### [WRITTEN TASK]
Count the lines in the records below that contain the word "results". Reply with only the number.

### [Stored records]
——
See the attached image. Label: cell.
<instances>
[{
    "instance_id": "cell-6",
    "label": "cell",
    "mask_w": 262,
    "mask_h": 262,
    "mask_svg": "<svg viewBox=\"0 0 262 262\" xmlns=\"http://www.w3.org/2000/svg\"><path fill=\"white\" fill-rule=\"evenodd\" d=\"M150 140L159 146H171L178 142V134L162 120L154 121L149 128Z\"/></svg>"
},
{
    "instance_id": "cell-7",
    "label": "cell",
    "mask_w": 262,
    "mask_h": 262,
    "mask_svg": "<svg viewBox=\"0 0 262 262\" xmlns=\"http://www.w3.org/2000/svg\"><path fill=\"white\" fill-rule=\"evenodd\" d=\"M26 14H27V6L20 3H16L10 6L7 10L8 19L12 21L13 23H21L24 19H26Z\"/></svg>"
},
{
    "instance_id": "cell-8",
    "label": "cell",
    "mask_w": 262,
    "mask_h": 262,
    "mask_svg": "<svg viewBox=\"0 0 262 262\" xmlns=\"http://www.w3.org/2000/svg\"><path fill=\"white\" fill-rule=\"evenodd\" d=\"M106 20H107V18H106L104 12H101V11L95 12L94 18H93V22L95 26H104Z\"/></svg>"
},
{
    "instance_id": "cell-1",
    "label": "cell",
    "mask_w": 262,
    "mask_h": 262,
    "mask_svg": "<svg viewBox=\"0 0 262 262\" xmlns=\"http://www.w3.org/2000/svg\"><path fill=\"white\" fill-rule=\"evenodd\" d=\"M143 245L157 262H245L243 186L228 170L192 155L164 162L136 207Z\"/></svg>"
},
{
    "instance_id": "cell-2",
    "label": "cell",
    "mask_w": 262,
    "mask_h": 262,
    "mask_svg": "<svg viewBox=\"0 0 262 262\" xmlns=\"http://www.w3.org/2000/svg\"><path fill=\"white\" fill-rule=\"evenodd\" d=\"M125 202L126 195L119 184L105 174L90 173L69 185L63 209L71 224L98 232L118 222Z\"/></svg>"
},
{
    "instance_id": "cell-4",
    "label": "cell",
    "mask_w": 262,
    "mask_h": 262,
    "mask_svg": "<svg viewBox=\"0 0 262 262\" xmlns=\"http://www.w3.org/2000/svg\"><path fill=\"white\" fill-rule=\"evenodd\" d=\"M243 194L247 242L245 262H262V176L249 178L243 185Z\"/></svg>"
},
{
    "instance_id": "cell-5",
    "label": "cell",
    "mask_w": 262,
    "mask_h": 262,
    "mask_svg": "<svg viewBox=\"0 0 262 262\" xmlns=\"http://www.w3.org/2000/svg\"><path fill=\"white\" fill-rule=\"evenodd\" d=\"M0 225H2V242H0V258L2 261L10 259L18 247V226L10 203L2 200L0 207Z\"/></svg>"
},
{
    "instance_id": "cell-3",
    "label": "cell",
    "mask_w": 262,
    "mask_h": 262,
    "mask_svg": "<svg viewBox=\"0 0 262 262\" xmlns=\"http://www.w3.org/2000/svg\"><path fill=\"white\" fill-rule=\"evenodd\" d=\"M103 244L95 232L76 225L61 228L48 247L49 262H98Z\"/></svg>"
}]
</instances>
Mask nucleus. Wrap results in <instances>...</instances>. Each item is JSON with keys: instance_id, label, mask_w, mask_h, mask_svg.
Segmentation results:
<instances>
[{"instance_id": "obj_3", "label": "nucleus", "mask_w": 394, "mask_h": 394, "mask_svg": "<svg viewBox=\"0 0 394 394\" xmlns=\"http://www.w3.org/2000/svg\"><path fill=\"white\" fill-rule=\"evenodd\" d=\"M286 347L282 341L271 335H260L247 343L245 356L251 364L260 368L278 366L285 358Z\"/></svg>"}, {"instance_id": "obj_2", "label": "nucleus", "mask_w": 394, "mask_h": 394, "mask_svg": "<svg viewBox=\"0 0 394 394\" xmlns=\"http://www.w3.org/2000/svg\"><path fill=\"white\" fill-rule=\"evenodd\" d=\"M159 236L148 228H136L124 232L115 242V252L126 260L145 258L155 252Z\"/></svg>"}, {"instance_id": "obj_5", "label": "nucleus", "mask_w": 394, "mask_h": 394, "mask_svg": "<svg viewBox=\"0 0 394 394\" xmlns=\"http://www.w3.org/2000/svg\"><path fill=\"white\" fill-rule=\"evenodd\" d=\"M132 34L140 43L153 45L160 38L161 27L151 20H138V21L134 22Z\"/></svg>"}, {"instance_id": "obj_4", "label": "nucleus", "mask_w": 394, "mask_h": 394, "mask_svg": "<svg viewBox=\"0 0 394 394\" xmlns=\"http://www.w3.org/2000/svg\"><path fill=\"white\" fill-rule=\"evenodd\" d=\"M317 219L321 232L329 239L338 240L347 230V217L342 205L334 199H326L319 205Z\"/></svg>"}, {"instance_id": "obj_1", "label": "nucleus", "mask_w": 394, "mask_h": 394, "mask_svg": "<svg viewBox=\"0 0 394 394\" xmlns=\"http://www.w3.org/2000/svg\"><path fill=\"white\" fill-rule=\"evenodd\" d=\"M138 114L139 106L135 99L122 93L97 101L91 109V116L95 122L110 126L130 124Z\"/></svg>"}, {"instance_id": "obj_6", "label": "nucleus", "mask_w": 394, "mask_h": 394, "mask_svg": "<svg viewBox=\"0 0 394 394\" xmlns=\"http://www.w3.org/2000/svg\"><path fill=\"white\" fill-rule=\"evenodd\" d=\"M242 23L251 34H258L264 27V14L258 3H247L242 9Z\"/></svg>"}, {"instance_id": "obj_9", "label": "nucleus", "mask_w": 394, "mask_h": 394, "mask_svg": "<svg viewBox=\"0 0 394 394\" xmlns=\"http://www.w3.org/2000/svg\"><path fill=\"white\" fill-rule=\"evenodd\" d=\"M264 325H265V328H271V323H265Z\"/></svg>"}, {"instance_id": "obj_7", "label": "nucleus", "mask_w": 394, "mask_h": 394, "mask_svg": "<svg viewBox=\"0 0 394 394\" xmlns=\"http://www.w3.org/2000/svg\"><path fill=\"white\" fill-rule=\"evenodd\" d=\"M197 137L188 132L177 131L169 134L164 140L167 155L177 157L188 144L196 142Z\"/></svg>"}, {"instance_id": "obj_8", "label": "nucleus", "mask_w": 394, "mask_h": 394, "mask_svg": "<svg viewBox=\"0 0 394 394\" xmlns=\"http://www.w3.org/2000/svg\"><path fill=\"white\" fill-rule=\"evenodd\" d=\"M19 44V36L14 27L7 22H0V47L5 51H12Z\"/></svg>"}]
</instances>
——
### [SOLVED EXERCISE]
2